Regelgeving

Regelgeving rond bodembeschermende voorzieningen

De regelgeving rond bodembeschermende voorzieningen heeft als uitgangspunt dat bodem en grondwater niet mogen worden belast door activiteiten die bovengronds en ondergronds plaatsvinden. Bij dit uitgangspunt zijn veel variabelen.

Allereerst zijn er zeer veel en zeer uiteenlopende activiteiten die tot bodembelasting kunnen leiden. Te denken valt aan tankopslagplaatsen, werkplaatsen, overslagbedrijven maar ook stortplaatsen, toepassing van immobilisaten, etc..

Daarnaast zijn bodem en grondwater in Nederland zeer gevarieerd van opbouw en samenstelling, waardoor de belasting daarvan op vele manieren kan optreden. Zo kunnen drinkwaterwingebieden veel minder belast worden met uitloging met zouten dan gebieden met brak grondwater.

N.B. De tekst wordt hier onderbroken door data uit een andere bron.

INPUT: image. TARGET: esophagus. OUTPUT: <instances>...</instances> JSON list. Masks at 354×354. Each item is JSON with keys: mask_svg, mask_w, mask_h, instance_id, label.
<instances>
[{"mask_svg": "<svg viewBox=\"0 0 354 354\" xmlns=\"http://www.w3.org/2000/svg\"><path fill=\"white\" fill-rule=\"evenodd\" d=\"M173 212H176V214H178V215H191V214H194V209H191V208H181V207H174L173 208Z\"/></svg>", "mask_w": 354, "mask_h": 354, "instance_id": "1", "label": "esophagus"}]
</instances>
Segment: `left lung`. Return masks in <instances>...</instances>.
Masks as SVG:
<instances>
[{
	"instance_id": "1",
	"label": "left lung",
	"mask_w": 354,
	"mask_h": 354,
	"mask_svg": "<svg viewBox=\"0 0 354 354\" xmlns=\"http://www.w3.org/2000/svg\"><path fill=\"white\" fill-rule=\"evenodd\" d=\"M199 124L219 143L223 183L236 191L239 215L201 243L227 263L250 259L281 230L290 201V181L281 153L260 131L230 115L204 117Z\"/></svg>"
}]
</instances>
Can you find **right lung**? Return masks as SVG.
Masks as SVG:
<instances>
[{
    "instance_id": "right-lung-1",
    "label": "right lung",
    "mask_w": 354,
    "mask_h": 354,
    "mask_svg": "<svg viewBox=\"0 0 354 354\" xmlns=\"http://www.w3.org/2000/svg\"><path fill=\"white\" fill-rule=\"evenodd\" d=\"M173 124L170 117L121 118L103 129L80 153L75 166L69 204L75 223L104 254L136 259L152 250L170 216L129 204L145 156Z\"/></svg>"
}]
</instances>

Veengebieden vragen natuurlijk een andere aanpak dan zandgebieden en uiteraard kunnen industriële percelen anders belast worden dan woonwijken.

Het bodembeleid voorziet in veel verschillende situaties en mogelijkheden, waarbij zowel centraal als decentraal verschillende regelgeving en bevoegdheden kunnen gelden.

 

Een aanvraag voor een advies van de Advieskamer Bodembescherming over een specifieke bodembeschermende maatregel kan dan ook niet zonder een duidelijke beschrijving van de specifieke (technische) maatregel, het beoogde doel van de maatregel, de situatie(s) waar deze in wordt toegepast en een duiding van de (decentrale) regelgeving die voor de maatregel geldt.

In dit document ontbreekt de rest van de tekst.